VIBO VALENTIA Non è stato facile, ma ci sono scelte più grandi dello sport. E questo Pippo Callipo lo sa. Dover rinunciare al PalaMaiata in una stagione difficilissima per la Tonno Callipo non è cosa che si faccia a cuor leggero. L’imprenditore non lo nasconde. Perché il progetto del volley non ha senso al di fuori da Vibo Valentia. Ma, forse, neppure la celebrazione del maxi processo “Rinascita Scott” avrebbe senso altrove. E davanti a certi passaggi, che sono storici per la provincia e per la Calabria, un passo indietro è comprensibile.
Come ha reagito quando ha saputo che il PalaMaiata era finito nel “mirino” del Ministero della Giustizia?
«Diciamo che non ho esultato… è stata l’ennesima tegola che ci è caduta in testa in una stagione che si è rivelata difficile anche a causa dei vari trasferimenti. La squadra ha dovuto giocare a Reggio Calabria tutto il girone di andata e la prima di ritorno, quindi i nostri atleti sono stati costretti a fare spostamenti anche per le partite casalinghe. Poi il 5 febbraio siamo riusciti, dopo aver investito circa 350mila euro in lavori di adeguamento, a giocare al PalaMaiata, l’unica struttura che a Vibo è al di sopra del limite di 3mila posti fissato dalla Lega Volley. Ma abbiamo giocato qui solo due partite e ne giocheremo altre tre fino alla fine del campionato. Proprio quando pensavamo di aver finalmente trovato casa ci è arrivato un preavviso di sfratto».
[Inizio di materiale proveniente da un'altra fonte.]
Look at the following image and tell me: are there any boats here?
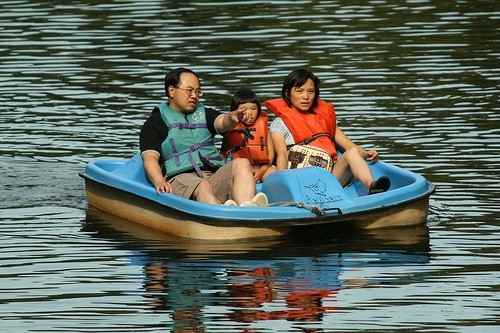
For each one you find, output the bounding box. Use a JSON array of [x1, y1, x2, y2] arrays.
[[81, 139, 435, 254]]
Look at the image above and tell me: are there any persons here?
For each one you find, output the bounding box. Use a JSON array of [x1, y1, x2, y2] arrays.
[[140, 68, 268, 208], [264, 69, 391, 195], [220, 89, 276, 183]]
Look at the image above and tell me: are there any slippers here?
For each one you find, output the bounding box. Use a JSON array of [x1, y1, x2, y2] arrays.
[[368, 176, 391, 196]]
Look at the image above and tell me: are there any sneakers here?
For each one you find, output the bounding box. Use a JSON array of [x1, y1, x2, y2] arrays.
[[224, 192, 269, 207]]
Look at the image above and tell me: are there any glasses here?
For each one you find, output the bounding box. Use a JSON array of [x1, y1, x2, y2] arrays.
[[175, 86, 204, 97]]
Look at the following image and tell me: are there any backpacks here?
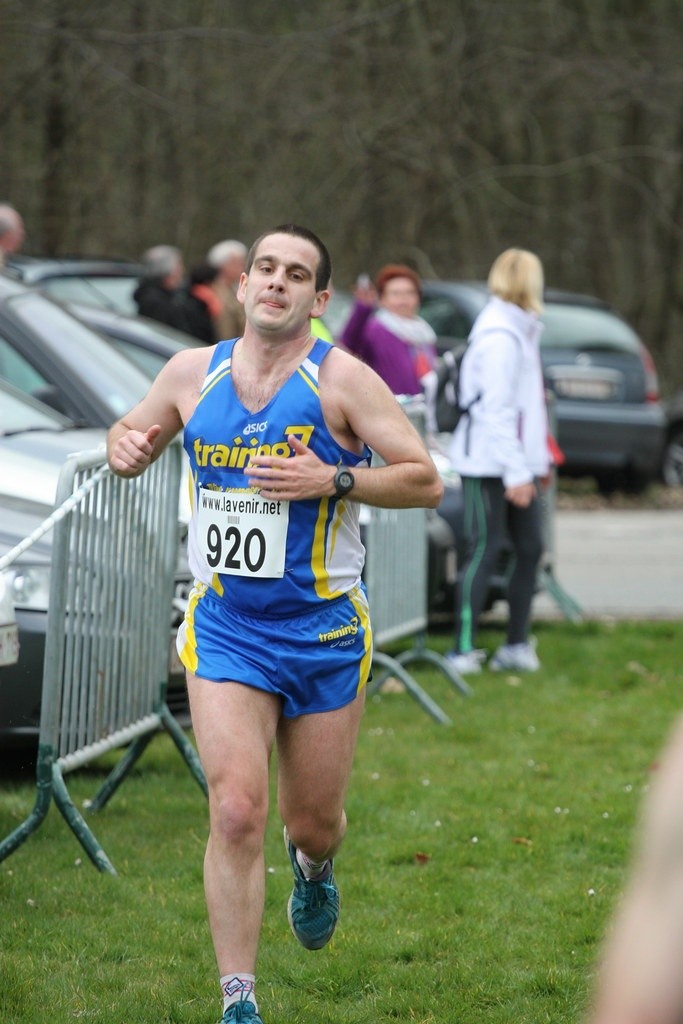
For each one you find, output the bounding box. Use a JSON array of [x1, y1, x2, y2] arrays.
[[420, 341, 480, 452]]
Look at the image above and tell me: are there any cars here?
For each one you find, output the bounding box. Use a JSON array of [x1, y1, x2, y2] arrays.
[[0, 494, 162, 738], [0, 379, 195, 678], [421, 279, 669, 500], [7, 254, 142, 319], [55, 297, 213, 380], [0, 263, 157, 428]]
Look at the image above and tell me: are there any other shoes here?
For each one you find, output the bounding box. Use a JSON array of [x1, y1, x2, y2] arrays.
[[491, 633, 541, 672], [447, 649, 487, 674]]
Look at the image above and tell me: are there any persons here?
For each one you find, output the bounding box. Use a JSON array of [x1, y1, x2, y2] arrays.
[[107, 224, 443, 1024], [133, 239, 335, 342], [344, 263, 443, 603], [0, 204, 26, 272], [589, 723, 683, 1024], [450, 248, 551, 670]]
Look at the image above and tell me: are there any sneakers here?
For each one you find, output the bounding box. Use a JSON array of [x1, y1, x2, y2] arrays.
[[220, 981, 264, 1024], [284, 825, 339, 950]]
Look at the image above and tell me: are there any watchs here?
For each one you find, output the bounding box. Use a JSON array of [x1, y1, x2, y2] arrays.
[[329, 466, 356, 501]]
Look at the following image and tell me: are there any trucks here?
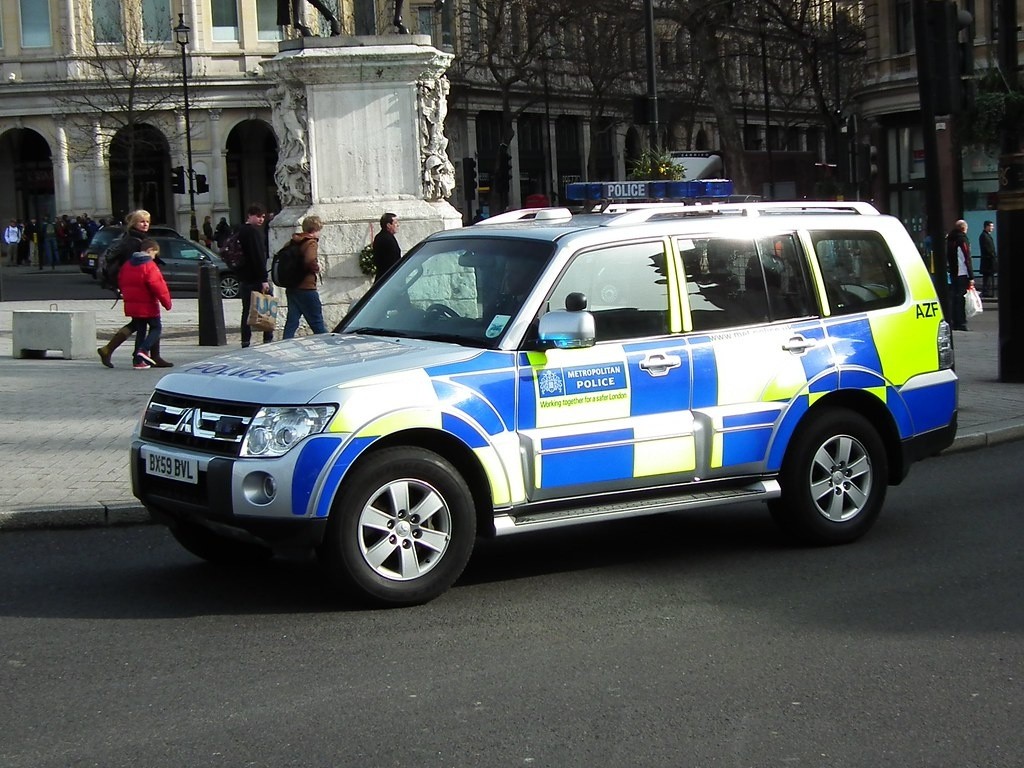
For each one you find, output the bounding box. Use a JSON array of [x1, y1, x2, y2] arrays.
[[664, 150, 818, 201]]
Dunque è molto contrariato dalla decisione del Ministero.
«No, sono semplicemente sincero. La mia prima reazione non è stata dettata da egoismo, il fatto è che mi preme moltissimo che questa realtà sportiva rimanga a Vibo perché, almeno secondo me, può contribuire a costruire quel senso di comunità che qui è sempre mancato. Quando abbiamo iniziato dalla C2, nel 1993, nessuno ci credeva, ma dopo dieci anni siamo arrivati nella massima serie. È Vibo, non io, ad essere in A1 e la Volley Tonno Callipo non ha ragione di esistere fuori da Vibo. Detto questo, sul PalaMaiata sta avvenendo un passaggio storico per la Calabria che va molto oltre lo sport e non sarò certo io ad oppormi».
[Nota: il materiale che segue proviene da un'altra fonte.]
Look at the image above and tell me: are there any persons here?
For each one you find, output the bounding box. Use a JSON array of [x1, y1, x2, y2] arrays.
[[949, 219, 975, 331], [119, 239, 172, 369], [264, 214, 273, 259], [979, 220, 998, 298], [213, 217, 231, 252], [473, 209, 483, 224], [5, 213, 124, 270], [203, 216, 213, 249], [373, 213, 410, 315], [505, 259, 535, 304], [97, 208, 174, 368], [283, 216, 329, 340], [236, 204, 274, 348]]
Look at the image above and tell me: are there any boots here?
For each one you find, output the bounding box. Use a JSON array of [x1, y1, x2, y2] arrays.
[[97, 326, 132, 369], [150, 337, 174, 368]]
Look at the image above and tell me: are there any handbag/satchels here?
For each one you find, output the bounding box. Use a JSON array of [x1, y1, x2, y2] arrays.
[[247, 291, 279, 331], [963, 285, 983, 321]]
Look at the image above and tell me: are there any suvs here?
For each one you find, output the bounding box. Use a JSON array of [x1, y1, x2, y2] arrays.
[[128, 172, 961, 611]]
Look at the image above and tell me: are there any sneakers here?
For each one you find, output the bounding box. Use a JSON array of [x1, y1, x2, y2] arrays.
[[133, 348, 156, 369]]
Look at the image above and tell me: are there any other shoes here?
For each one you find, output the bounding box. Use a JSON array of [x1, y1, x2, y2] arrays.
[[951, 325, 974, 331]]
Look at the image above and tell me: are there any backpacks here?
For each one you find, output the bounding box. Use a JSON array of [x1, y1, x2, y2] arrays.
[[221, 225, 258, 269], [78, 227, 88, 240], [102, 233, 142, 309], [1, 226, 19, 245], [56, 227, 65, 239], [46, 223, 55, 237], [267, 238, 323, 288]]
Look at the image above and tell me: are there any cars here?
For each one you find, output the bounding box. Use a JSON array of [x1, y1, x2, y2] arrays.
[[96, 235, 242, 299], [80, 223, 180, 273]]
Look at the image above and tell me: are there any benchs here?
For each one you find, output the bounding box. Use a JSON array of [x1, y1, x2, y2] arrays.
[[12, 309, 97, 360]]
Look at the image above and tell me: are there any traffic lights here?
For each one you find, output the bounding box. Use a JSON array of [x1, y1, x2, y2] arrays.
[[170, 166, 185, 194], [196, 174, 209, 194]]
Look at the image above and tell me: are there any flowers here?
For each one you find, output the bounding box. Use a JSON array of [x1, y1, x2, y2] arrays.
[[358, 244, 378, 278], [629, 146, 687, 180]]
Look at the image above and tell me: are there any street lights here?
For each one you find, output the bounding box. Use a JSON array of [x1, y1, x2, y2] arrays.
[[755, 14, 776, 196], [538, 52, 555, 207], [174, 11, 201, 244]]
Un luogo di sport, di socialità, tra qualche mese diventerà la più grande aula bunker del Sud. Le sembra un fatto positivo?
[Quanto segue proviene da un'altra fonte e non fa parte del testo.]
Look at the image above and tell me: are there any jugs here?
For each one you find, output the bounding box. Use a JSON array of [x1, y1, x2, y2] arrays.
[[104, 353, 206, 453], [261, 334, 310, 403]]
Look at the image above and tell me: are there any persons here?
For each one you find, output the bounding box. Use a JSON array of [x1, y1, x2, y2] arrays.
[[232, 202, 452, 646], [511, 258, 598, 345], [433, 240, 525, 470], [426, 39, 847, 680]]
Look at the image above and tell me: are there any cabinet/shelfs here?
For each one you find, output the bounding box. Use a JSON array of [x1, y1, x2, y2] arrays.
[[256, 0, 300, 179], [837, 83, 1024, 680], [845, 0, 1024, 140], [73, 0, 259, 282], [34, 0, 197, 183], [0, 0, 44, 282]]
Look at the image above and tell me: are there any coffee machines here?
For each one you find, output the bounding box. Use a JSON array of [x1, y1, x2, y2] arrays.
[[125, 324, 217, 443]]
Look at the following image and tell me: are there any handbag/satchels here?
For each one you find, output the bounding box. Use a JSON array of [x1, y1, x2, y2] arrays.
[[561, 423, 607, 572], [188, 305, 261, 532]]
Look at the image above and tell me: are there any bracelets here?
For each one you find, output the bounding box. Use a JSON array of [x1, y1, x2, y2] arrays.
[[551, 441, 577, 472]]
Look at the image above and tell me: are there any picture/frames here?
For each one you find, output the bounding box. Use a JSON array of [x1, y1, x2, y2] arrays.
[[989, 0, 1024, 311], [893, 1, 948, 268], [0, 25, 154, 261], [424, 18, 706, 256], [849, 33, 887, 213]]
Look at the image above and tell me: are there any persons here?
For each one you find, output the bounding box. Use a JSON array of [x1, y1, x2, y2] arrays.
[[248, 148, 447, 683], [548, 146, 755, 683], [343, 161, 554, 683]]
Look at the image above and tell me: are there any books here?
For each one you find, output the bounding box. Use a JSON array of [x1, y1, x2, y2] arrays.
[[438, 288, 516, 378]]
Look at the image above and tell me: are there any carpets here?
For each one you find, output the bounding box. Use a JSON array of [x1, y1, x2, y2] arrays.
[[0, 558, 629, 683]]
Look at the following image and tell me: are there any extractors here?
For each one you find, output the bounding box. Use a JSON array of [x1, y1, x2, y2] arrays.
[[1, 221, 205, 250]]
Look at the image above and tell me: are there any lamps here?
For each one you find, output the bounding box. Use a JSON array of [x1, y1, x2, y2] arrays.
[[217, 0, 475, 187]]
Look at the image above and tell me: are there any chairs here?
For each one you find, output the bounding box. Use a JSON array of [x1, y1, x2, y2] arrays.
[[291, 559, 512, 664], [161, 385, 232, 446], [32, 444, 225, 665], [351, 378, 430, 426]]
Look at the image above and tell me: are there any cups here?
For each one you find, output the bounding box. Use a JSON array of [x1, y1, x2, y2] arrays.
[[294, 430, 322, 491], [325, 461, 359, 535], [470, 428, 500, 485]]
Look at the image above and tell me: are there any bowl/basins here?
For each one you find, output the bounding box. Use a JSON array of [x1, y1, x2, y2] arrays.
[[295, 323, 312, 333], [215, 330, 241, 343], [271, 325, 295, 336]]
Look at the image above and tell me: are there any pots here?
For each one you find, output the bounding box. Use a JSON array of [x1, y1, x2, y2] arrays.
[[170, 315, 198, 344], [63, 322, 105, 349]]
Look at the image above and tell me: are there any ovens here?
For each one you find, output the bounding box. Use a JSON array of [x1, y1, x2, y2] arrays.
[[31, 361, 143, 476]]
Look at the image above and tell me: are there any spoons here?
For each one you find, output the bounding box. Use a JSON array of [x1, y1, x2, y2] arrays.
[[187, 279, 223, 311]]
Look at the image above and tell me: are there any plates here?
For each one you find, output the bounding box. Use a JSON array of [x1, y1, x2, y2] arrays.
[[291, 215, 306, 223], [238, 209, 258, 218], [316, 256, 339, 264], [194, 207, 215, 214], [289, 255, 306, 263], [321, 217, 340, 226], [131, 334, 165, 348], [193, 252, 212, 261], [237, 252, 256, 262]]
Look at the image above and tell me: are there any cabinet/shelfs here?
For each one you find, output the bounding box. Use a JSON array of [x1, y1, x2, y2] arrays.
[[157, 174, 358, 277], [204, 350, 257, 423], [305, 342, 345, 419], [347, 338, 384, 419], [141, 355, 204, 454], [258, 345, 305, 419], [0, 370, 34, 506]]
«Io spero che da luogo di sport si trasformi in luogo di giustizia. Anni fa chiesi all’allora presidente della Repubblica Ciampi di inviare l’esercito in Calabria, la mia fu una reazione alla violenza del racket che in quel momento imperversava in modo particolare in tutta la provincia di Vibo, ma so bene che per estirpare la mafia non basta militarizzare il territorio. Ora, dopo il terremoto dell’inchiesta Rinascita-Scott, non credo si debba ridurre il discorso agli effetti positivi o negativi per l’immagine della Calabria, e nemmeno cedere alla tentazione di essere colpevolisti o innocentisti prima che si celebrino i processi. Ma determinate scelte hanno una valenza sociale che va al di là dei risvolti giudiziari».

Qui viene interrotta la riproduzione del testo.